Jason Gabelman, Analyst

Okay, got it. And then the second question, you've mentioned M&A opportunities a few times. So just wondering within the three business segments that you operate, where do you see opportunities or where are you most eager to expand between refining midstream and retail, if at all, and specific to refining, are there specific regions that you think are most opportunistic for you guys? Thanks.

Uzi Yemin, Chairman, President, and CEO

Jason, that's a good question. But it depends on if you are a buyer or seller. M&A opportunities exist in all these three segments. We just need to make sure that we create enough value for our shareholders and I'll leave it at that.

Jason Gabelman, Analyst

All right, thank you.

Operator, Operator

This concludes our question and answer session. And I would like to turn the call back over to management for any closing remarks.

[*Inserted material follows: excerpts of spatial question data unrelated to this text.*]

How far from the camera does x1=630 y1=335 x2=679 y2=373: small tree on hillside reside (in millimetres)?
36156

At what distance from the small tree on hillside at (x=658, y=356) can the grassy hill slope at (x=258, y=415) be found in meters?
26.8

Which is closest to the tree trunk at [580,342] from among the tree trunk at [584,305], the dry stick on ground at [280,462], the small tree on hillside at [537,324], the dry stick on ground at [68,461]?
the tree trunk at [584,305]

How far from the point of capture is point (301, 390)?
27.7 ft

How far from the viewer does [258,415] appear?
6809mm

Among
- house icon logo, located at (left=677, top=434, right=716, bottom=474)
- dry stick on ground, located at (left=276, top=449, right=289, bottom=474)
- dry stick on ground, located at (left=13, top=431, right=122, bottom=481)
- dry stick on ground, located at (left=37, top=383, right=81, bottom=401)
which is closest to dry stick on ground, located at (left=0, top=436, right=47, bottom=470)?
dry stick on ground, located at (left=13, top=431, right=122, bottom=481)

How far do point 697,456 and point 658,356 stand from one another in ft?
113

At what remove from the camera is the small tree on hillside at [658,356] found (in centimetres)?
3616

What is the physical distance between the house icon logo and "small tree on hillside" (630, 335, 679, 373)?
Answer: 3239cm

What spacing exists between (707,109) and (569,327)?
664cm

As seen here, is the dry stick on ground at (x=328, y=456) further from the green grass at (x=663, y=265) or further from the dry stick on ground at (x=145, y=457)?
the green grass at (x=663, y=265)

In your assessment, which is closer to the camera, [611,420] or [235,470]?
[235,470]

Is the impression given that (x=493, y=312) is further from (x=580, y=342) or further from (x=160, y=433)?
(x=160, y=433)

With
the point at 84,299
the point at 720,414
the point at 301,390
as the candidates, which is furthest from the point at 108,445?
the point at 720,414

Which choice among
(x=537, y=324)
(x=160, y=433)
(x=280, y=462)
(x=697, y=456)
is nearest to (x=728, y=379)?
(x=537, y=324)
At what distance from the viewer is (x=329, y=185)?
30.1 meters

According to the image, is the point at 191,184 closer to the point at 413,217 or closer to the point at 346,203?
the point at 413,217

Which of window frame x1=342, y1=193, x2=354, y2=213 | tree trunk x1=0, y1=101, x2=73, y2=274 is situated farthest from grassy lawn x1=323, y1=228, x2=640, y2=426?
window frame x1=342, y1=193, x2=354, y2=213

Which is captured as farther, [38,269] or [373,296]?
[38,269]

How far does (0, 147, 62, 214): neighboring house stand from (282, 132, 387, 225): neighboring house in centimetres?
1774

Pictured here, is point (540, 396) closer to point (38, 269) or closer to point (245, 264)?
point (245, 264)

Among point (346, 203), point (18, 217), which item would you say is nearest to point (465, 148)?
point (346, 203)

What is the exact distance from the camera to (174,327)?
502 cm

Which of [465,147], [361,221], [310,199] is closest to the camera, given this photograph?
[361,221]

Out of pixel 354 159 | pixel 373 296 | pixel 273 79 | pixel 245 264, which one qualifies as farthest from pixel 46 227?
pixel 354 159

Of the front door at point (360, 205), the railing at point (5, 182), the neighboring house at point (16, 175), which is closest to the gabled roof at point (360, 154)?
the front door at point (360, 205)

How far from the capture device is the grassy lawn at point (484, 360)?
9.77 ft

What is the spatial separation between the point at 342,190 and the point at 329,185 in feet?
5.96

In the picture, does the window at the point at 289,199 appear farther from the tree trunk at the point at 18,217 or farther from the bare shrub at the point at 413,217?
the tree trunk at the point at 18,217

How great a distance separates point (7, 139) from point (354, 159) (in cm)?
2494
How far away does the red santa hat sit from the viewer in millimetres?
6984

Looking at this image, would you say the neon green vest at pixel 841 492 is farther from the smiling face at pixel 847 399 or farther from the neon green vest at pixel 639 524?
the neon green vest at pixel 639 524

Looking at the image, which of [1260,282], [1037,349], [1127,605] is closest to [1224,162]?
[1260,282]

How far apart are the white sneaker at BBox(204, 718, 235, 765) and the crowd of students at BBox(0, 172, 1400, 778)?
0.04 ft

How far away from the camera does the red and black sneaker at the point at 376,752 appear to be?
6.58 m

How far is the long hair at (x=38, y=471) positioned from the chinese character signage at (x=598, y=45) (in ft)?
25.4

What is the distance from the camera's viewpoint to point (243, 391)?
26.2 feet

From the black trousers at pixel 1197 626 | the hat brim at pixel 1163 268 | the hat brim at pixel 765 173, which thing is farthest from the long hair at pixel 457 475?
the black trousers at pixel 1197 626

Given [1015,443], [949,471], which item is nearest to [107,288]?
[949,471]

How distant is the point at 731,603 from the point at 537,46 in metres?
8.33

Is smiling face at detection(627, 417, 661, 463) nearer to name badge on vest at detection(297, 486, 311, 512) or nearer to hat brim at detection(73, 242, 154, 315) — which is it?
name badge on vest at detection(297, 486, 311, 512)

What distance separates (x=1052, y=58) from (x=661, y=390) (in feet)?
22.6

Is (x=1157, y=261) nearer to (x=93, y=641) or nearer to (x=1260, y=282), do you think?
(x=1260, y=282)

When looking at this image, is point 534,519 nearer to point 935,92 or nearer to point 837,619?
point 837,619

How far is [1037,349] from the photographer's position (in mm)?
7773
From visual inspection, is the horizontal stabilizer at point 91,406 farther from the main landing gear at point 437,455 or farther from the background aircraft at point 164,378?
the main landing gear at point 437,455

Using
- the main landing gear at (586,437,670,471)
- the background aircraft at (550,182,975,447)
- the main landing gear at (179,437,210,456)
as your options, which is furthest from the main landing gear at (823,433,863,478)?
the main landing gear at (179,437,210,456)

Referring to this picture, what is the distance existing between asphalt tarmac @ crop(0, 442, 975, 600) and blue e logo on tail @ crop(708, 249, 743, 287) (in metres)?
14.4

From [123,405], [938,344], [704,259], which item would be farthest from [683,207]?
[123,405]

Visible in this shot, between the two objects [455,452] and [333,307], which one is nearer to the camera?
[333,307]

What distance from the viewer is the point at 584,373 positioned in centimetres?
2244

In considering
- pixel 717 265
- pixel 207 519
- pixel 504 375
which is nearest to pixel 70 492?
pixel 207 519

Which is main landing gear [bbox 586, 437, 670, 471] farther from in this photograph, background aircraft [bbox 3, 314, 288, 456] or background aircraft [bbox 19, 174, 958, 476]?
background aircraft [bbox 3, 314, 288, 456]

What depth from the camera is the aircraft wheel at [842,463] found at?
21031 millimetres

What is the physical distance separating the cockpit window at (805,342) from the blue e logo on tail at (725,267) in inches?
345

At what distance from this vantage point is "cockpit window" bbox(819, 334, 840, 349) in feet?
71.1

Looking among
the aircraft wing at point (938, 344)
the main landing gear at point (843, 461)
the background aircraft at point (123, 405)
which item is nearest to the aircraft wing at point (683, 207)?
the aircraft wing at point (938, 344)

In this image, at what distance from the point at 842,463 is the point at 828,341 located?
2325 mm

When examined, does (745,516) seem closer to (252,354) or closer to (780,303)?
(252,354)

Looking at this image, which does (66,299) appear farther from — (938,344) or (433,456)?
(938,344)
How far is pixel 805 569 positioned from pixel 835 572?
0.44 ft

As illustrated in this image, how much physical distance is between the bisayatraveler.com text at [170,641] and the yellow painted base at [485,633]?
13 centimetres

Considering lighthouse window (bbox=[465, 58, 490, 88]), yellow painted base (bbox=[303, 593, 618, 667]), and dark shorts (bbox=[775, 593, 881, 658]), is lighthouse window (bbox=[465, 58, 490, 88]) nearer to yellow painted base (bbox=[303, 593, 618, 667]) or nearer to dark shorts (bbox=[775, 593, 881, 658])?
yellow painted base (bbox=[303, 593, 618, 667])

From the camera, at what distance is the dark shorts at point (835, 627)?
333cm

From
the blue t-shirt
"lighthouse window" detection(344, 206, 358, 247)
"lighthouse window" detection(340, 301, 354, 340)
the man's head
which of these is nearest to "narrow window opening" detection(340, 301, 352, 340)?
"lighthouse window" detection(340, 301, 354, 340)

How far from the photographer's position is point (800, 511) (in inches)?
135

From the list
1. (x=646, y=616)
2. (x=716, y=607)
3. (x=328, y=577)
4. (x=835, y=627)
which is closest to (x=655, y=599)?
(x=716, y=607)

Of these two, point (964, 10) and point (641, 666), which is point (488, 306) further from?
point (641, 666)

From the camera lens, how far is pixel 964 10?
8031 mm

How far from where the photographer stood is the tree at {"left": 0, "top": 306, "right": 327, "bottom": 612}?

Uzi Yemin, Chairman, President, and CEO

Well, I appreciate everybody's good questions this morning. I appreciate our management and executives around the table with me here. Everybody is doing a great job in these times. I’d like to thank you investors and all for your interest in our company. I'd like to thank the Board of Directors for their trust in us. And mostly, I'd like to thank each one of the employees who during this time stayed safe and healthy and made this company what it is. Have a great day. Stay safe. Thank you.

Operator, Operator

The conference has now concluded. Thank you for attending today's presentation. You may now disconnect.